Harry Truman died the day after Christmas 1972.  His memorial service in Washington, D. C., would take place on January 5, 1973.  

His death was a marker and had connections to the other great stories of January 1973.

Dean Francis B. Sayre of the Washington National Cathedral.  Sayre was Woodrow Wilson's grandson, the last child born in the White House.  Bess Truman selected Sayre to deliver Truman's eulogy.  Nixon referred to Sayre as "an ass" and obsessed over how he could avoid the memorial service even though he would be in Washington on January 5.  Nixon's animus for Sayre arose from two things: (1) Sayre was a vocal opponent to the Vietnam War and led protests outside the White House; and (2) Nixon and his attorney general, John Mitchell, had been called out at the memorial service for Justice Hugo Black in September 1971 (Sayre was presiding but did not deliver the eulogy).  Nixon had no intention of giving Sayre a free shot at Truman's memorial.

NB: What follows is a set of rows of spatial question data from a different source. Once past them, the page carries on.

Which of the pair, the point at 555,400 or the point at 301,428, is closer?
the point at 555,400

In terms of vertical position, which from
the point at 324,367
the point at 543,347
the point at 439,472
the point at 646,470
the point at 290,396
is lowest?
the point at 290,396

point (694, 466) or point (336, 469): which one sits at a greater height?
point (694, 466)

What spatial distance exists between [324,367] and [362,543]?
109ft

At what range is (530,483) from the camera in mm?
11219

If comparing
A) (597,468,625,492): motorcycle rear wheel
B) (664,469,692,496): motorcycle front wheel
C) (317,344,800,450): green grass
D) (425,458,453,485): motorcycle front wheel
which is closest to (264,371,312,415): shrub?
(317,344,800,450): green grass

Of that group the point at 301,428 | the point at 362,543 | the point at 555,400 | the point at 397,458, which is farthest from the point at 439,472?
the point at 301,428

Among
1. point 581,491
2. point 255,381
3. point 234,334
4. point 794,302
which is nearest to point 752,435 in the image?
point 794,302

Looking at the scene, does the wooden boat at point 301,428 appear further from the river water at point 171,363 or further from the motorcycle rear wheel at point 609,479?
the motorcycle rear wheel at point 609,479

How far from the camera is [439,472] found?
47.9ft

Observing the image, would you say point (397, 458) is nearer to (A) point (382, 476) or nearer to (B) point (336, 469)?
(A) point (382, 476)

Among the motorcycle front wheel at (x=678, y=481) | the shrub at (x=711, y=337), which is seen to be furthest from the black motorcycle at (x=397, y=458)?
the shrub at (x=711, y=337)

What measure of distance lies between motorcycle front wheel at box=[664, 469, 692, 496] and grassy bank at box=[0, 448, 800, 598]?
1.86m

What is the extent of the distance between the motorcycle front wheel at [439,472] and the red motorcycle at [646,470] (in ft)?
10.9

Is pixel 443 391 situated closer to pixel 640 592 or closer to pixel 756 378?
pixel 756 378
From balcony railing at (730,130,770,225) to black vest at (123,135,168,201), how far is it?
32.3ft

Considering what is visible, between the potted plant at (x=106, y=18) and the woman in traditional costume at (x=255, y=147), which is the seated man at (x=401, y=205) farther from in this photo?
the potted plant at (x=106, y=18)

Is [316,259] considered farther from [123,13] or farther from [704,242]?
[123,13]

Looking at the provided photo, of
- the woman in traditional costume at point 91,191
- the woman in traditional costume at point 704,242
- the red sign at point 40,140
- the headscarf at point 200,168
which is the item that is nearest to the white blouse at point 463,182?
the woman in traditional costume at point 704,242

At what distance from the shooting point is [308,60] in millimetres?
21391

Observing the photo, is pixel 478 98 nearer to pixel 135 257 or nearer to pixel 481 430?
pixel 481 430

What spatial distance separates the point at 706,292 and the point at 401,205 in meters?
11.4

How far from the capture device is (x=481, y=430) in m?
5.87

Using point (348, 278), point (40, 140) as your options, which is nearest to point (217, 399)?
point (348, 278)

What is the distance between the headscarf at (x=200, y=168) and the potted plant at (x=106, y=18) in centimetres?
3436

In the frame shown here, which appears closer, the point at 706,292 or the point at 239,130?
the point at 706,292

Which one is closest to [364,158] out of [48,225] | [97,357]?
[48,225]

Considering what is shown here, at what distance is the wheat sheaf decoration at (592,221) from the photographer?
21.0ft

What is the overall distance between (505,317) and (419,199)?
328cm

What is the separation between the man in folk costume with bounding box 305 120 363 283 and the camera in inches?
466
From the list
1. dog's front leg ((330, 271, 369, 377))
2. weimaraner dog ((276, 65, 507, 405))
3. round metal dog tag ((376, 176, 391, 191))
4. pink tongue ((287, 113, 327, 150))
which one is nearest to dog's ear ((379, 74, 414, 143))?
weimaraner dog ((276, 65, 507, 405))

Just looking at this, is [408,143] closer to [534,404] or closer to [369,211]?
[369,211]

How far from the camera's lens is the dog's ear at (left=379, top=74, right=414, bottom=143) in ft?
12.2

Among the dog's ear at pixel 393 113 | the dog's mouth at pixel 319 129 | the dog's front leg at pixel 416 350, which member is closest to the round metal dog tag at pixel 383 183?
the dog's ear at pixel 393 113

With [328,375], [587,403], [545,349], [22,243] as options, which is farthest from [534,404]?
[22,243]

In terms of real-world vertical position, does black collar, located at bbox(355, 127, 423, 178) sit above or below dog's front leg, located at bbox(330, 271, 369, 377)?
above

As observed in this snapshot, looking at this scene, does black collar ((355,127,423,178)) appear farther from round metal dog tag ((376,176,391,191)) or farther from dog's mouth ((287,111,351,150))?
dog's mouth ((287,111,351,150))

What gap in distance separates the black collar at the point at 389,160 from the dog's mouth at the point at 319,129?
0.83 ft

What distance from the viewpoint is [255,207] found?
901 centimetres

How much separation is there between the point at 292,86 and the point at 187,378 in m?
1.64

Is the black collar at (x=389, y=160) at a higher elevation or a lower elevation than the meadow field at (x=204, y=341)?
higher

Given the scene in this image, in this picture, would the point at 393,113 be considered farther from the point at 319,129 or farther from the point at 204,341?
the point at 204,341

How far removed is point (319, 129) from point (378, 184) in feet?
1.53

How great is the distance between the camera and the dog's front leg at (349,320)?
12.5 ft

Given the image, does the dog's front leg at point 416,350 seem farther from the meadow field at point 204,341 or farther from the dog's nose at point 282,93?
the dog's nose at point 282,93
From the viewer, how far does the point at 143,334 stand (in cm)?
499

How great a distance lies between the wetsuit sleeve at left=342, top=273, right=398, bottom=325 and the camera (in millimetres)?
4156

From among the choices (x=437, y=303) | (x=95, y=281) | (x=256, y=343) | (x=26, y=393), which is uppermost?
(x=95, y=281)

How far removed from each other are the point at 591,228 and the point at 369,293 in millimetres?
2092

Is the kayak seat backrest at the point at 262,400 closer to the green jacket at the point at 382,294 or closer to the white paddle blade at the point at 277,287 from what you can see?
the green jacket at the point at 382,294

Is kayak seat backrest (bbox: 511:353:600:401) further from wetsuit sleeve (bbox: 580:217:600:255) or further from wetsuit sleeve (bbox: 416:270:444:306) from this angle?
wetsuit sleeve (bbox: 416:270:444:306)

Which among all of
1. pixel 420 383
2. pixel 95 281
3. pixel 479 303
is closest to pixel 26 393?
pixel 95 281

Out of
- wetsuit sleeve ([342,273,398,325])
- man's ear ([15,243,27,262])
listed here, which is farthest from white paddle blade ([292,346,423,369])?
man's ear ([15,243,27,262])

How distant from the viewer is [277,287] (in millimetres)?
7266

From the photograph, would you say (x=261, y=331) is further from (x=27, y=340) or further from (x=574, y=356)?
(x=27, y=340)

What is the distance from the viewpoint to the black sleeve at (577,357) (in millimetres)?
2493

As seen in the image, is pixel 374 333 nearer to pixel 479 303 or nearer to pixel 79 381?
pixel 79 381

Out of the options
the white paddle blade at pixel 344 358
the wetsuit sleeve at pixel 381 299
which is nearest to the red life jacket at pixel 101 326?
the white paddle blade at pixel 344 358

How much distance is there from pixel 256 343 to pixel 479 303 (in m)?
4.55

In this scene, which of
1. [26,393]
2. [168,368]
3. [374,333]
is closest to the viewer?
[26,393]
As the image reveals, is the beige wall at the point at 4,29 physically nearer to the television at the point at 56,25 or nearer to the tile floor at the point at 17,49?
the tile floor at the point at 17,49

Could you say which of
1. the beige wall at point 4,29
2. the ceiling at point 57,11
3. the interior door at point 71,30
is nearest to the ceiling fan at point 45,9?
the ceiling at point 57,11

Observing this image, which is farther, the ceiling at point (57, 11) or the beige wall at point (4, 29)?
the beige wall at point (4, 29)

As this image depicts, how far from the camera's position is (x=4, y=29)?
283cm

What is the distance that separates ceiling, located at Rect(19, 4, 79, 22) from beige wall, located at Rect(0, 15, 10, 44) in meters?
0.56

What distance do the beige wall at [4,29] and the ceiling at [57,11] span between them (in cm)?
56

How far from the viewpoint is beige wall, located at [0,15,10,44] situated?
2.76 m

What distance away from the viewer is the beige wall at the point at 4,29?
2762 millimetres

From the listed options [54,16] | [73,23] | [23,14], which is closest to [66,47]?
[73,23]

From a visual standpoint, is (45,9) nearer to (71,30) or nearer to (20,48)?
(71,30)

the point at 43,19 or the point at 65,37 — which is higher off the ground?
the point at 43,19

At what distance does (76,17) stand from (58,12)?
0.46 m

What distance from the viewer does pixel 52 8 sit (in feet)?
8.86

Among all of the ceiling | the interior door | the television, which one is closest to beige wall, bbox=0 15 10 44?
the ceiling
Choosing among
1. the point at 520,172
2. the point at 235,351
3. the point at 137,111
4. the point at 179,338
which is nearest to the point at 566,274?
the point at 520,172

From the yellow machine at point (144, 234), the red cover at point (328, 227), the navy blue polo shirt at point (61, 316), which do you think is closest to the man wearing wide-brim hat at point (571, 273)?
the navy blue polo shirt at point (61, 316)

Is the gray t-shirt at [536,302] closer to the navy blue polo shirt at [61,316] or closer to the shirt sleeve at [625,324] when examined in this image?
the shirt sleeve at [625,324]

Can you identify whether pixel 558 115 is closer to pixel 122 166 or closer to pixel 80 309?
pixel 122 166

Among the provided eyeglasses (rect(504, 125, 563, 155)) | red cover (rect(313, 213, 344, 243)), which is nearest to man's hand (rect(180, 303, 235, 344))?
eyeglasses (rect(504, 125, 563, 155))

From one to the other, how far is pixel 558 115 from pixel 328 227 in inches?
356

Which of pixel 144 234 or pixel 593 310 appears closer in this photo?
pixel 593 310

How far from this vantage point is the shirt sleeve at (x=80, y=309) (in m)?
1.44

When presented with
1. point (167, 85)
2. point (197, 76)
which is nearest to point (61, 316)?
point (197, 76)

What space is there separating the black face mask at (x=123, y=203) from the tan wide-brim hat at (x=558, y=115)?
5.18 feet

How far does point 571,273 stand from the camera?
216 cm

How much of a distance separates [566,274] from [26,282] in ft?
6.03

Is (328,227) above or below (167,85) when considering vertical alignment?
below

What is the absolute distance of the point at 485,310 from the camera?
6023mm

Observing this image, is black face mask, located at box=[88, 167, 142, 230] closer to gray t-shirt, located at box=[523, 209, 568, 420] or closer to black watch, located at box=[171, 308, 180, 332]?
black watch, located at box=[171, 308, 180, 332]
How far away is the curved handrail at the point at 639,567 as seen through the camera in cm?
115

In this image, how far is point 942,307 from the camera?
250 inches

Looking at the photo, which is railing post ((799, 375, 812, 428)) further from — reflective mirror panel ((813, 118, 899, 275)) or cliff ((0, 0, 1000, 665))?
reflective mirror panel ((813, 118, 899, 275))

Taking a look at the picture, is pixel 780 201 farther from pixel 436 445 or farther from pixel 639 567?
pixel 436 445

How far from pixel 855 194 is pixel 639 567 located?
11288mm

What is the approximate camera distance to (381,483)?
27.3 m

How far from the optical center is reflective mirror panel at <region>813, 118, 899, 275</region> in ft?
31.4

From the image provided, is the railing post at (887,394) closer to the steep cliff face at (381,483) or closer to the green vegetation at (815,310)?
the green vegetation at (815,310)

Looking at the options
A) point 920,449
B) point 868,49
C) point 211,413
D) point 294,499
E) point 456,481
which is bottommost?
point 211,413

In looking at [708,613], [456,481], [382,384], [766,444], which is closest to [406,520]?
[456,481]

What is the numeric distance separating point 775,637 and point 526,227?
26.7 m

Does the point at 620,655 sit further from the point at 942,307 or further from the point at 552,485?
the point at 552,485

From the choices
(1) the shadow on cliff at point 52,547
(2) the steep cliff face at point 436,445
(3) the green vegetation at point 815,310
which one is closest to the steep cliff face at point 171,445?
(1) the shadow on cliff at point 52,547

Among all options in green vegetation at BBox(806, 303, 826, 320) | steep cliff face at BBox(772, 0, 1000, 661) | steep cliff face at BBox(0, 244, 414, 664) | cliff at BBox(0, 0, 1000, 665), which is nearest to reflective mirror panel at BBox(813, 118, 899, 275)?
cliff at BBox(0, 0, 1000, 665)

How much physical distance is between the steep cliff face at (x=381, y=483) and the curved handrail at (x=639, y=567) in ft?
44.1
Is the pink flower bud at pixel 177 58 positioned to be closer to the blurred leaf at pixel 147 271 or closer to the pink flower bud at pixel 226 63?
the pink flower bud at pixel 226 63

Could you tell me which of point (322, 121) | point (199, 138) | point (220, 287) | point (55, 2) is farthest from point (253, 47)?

Connections to the other great stories of January 1973:

1.  Truman's actions in Korea started the policy of containment of communism in the Far East, which led eventually to America's involvement in Vietnam.  With Truman's passing and the coincident end of the Vietnam War for the US in January 1973, a particular brand of American hubris--the belief that American military power could always favorably change the outcome in foreign wars--fell into disrepute.  The Gulf War and the events of 9/11 resurrected the belief in American military power, but the lessons of its limitations continue to be seen in Iraq and elsewhere.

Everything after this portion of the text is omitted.